### OBJECTIVE
Put the entry lines starting at the line containing "How large a" and ending at the line containing "4.48 metres" into a Markdown table with the columns Row and Entry line, one line per row, with blank lines left out.

Spatial question entries:
▬▬▬▬▬▬▬▬▬▬

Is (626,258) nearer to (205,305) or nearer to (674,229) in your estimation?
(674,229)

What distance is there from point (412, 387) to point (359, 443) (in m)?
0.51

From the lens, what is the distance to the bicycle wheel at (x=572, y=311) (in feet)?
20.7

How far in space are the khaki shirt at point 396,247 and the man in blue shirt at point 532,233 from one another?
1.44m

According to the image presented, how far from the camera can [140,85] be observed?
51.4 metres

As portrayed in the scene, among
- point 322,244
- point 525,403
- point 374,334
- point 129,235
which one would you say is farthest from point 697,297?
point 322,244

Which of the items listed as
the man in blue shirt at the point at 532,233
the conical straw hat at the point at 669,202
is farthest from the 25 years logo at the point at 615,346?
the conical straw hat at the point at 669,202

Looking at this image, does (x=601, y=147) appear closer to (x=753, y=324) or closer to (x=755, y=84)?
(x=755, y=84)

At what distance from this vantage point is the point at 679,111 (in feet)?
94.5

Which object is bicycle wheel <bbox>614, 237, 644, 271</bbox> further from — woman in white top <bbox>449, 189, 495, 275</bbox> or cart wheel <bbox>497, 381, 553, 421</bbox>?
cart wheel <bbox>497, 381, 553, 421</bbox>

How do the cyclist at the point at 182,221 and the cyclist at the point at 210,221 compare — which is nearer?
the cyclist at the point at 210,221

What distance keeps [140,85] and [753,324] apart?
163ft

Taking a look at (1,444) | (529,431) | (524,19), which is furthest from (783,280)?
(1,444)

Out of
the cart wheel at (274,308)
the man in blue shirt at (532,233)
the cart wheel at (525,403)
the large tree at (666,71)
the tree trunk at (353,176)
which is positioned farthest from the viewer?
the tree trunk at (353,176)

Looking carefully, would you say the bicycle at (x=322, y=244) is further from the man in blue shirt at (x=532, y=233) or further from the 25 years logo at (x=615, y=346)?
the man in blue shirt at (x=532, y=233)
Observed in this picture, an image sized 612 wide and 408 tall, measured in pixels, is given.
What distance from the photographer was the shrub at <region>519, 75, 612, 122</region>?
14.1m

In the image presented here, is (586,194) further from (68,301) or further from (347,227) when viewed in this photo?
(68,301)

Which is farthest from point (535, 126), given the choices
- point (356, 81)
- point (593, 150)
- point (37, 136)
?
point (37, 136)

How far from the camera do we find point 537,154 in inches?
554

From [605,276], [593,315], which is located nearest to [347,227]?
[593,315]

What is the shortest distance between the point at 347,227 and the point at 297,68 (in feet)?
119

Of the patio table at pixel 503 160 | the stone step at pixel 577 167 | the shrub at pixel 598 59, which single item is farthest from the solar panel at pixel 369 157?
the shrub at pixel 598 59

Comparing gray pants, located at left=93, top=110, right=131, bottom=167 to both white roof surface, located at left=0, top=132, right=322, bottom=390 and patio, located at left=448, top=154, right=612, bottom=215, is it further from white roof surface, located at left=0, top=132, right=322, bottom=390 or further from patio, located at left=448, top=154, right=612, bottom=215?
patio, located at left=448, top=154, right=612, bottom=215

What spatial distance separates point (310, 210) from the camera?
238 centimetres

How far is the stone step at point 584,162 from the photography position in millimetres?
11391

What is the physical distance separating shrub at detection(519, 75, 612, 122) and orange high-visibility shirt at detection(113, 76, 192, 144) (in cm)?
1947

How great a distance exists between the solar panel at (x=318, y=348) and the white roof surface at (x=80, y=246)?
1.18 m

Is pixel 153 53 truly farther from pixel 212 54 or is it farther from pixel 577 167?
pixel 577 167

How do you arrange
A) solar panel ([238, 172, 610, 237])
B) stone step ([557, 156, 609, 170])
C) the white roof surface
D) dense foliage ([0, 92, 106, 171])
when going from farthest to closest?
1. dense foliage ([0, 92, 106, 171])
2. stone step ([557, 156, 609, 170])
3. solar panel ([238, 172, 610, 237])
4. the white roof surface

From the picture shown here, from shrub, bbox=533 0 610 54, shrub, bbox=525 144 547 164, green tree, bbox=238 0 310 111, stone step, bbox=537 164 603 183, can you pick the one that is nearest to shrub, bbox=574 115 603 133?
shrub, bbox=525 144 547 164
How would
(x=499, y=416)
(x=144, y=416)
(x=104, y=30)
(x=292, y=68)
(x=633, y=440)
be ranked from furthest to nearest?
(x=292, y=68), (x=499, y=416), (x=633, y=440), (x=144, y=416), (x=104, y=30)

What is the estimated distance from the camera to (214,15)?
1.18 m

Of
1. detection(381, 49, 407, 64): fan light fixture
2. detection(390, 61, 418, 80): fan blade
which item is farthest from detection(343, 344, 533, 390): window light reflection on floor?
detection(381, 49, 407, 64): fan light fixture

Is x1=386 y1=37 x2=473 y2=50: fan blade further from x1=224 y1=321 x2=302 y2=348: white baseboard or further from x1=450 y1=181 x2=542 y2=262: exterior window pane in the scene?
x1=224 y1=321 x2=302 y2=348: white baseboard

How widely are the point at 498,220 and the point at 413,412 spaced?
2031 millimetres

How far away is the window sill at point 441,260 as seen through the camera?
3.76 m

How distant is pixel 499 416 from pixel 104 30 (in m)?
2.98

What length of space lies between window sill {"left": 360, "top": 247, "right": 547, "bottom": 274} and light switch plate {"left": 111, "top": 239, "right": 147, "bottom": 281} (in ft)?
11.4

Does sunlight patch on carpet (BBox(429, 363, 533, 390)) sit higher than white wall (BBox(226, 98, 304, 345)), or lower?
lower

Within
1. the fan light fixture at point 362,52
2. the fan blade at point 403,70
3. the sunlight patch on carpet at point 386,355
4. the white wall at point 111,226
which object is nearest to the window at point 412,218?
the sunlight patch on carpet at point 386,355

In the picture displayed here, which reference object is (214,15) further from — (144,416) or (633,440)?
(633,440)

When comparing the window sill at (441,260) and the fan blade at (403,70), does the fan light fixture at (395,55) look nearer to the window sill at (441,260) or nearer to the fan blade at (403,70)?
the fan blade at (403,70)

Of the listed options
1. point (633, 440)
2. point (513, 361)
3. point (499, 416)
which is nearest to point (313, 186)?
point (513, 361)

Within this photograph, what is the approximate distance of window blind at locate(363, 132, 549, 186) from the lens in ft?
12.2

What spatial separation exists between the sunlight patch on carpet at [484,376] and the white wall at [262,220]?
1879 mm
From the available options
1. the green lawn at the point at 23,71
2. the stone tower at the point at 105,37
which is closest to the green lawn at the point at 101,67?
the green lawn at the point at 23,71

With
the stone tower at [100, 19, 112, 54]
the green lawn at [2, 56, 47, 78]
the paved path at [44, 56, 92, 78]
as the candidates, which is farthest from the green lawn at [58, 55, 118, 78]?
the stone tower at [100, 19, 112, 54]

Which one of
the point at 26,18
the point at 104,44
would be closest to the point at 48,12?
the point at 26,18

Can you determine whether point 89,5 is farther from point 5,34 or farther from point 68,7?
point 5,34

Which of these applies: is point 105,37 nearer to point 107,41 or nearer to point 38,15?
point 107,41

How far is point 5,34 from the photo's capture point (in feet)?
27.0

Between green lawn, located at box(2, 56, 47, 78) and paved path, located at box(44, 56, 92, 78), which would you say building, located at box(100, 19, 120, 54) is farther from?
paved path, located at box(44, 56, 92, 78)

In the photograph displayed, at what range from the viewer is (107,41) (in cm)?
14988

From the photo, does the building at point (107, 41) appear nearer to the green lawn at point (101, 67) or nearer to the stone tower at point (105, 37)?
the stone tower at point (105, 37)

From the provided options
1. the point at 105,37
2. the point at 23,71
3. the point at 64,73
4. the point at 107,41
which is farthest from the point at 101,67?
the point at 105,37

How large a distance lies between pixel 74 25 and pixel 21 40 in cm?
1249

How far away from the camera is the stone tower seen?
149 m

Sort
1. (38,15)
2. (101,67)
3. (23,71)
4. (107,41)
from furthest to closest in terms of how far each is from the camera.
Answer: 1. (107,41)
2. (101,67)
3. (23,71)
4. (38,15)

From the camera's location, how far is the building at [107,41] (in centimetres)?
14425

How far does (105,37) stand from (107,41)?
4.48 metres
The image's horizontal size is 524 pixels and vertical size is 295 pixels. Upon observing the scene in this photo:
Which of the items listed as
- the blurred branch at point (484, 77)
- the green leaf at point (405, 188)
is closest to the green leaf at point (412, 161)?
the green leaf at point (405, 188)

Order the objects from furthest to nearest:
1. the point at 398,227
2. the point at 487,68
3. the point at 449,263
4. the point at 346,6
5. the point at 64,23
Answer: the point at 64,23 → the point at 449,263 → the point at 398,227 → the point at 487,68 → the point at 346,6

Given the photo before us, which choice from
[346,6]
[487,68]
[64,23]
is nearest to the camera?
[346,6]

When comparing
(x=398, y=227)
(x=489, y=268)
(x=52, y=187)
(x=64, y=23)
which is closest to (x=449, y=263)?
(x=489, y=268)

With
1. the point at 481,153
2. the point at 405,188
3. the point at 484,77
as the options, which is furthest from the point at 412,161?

▬▬▬▬▬▬▬▬▬▬

### SOLUTION TO THE PROBLEM
| Row | Entry line |
|---|---|
| 1 | How large a distance lies between pixel 74 25 and pixel 21 40 in cm? |
| 2 | 1249 |
| 3 | How far away from the camera is the stone tower seen? |
| 4 | 149 m |
| 5 | Sort |
| 6 | 1. (38,15) |
| 7 | 2. (101,67) |
| 8 | 3. (23,71) |
| 9 | 4. (107,41) |
| 10 | from furthest to closest in terms of how far each is from the camera. |
| 11 | Answer: 1. (107,41) |
| 12 | 2. (101,67) |
| 13 | 3. (23,71) |
| 14 | 4. (38,15) |
| 15 | From the camera's location, how far is the building at [107,41] (in centimetres)? |
| 16 | 14425 |
| 17 | How far does (105,37) stand from (107,41)? |
| 18 | 4.48 metres |